Si les menaces étaient assez claires depuis qu’Hitler et son parti montaient en puissance, c’est dès sa nomination à la Chancellerie, le 30 janvier 1933, que les événements se précipitent. Le somptueux « bal de la Presse », au soir du 28 janvier, est encore un moment de joie et de liberté, la « dernière danse de la République », où se glisse un auteur fêté, Carl Zuckmayer, dont les comédies, comme le Joyeux vignoble, font hurler de rire, mais aussi rugir les tenants du « national populisme » qui se découvrent la cible de sa satire. S’y pressent les personnalités en vue ; l’on y croise Klaus Mann, le fils du grand Thomas, et dont l’homosexualité déplaît. Autour de ce noyau gravite une fille du scandaleux dramaturge Wedekind. Et au-delà le peintre George Grosz déjà enfui aux États-Unis, les écrivains Gottfried Benn, Joseph Roth, Vicki Baum, Erich Maria Remarque, météorique romancier de la guerre de 1914-1918. Ceux qui préféraient idéaliser cette guerre voient d’un œil furibond son succès transatlantique. Plus loin, vaque Bertolt Brecht, dont les pièces sont idéologiquement marquées par un communisme honni.

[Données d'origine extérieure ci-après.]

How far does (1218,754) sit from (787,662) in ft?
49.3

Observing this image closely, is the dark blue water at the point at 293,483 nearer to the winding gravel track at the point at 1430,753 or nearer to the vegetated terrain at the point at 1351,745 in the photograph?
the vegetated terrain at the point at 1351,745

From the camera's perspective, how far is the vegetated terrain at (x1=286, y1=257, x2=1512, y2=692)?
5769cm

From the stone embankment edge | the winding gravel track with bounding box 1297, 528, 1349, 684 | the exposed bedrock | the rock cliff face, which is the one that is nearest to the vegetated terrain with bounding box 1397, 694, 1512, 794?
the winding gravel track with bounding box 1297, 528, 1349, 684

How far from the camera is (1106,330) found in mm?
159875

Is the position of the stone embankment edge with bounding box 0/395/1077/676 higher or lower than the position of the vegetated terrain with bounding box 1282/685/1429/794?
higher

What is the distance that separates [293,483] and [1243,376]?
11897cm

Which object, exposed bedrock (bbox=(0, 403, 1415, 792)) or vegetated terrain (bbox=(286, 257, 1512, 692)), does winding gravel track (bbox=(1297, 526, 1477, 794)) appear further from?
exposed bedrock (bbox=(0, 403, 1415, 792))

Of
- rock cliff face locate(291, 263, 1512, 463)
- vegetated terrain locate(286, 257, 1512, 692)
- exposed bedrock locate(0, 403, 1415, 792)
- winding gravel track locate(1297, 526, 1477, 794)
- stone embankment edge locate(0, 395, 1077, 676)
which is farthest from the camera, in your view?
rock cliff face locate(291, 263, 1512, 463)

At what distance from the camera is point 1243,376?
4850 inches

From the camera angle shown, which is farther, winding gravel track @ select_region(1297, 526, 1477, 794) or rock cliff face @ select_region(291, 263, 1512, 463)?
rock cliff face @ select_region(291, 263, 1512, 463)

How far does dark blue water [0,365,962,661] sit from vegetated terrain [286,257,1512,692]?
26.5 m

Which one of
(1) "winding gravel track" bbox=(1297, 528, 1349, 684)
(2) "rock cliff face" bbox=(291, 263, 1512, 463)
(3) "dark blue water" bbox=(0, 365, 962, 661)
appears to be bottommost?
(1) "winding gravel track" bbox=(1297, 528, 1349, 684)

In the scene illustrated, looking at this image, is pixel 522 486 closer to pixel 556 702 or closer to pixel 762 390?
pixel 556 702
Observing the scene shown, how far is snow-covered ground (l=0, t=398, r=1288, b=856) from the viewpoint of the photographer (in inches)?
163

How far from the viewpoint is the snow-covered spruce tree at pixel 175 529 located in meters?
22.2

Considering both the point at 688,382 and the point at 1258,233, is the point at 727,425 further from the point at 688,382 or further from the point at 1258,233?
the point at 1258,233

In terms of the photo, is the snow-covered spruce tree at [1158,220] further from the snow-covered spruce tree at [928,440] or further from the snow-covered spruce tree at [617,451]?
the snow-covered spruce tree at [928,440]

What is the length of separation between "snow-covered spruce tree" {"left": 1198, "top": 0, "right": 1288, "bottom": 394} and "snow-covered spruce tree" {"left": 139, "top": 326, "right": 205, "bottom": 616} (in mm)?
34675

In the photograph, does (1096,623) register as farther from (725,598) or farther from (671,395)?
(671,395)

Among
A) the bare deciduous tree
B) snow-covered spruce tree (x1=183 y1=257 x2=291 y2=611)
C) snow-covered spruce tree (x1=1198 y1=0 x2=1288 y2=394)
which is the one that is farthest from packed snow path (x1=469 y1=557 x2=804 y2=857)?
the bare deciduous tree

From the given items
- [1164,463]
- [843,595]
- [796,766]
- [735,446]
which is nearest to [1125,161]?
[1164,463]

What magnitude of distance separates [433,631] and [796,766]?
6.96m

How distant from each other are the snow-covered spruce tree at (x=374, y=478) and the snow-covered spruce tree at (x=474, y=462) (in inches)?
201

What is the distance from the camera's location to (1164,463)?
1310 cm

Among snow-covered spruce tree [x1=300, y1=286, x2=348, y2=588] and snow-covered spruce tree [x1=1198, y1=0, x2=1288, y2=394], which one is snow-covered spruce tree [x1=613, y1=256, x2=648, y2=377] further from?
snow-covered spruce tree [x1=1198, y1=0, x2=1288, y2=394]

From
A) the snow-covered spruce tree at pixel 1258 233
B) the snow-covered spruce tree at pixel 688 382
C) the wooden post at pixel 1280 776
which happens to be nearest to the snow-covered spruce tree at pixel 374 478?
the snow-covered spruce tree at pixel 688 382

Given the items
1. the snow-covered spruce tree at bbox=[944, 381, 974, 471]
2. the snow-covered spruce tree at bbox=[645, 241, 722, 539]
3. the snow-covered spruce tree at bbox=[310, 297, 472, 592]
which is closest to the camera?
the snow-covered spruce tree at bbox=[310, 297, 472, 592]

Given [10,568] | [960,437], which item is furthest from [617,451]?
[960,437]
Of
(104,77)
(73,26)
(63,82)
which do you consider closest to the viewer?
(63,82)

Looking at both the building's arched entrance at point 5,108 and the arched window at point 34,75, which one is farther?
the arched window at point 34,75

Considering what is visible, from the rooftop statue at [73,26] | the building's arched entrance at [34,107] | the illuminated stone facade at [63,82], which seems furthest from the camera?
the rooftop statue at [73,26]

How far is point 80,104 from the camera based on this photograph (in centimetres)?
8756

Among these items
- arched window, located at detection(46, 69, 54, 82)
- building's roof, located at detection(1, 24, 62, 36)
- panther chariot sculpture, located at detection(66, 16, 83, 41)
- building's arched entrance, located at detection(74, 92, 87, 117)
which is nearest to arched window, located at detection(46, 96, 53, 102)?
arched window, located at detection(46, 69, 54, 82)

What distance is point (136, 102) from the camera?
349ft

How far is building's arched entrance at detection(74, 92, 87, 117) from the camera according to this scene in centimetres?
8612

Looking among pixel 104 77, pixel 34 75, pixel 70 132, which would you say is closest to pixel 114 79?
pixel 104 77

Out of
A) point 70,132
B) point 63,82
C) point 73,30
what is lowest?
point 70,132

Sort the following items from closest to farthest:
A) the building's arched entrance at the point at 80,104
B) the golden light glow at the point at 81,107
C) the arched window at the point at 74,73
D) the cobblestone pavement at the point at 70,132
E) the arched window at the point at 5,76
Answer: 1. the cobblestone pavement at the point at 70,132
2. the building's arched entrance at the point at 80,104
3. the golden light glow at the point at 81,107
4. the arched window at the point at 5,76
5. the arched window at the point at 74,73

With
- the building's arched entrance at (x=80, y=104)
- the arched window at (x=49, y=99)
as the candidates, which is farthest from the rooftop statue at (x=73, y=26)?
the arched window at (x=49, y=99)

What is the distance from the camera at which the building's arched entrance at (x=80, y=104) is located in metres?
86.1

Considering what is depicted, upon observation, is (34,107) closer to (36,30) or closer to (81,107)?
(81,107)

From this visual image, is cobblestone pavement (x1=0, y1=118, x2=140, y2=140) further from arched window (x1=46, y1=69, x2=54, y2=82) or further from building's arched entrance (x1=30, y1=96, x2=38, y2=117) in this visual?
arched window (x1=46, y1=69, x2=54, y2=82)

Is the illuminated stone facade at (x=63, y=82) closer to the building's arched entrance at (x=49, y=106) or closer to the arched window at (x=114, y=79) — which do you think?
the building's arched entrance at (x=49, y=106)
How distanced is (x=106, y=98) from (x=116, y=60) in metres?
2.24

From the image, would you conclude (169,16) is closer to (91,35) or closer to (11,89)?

Dès lors que le führer est « Chancelier du Reich », des marches aux flambeaux aux agressions, il n’y a qu’un pas : être juif ou communiste est un péché capital vite puni. De suite les brutes se sentent pousser des ailes. La « volonté culturelle des nationaux-socialistes » n’a de cesse de faire du nettoyage. Bernhard Rust, le ministre dédié à l’éducation et aux cultes, s’indigne de « catégories de gens de lettres étrangers à la race », de la « bâtardisation et de la négroïsation de l’existence ». L’Académie prussienne doit exclure sans autre forme de procès les frères Heinrich et Thomas Mann, Alfred Döblin, Franz Werfel, Ricarda Huch… tous « écrivains libéraux-réactionnaires ». Ne conservant ainsi aucun prodige de la littérature. Célébrant un martyr fusillé par « l’ennemi héréditaire », soit la France, un thuriféraire d’Hitler, Hanns Johst, fait un triomphe avec un drame propagandiste.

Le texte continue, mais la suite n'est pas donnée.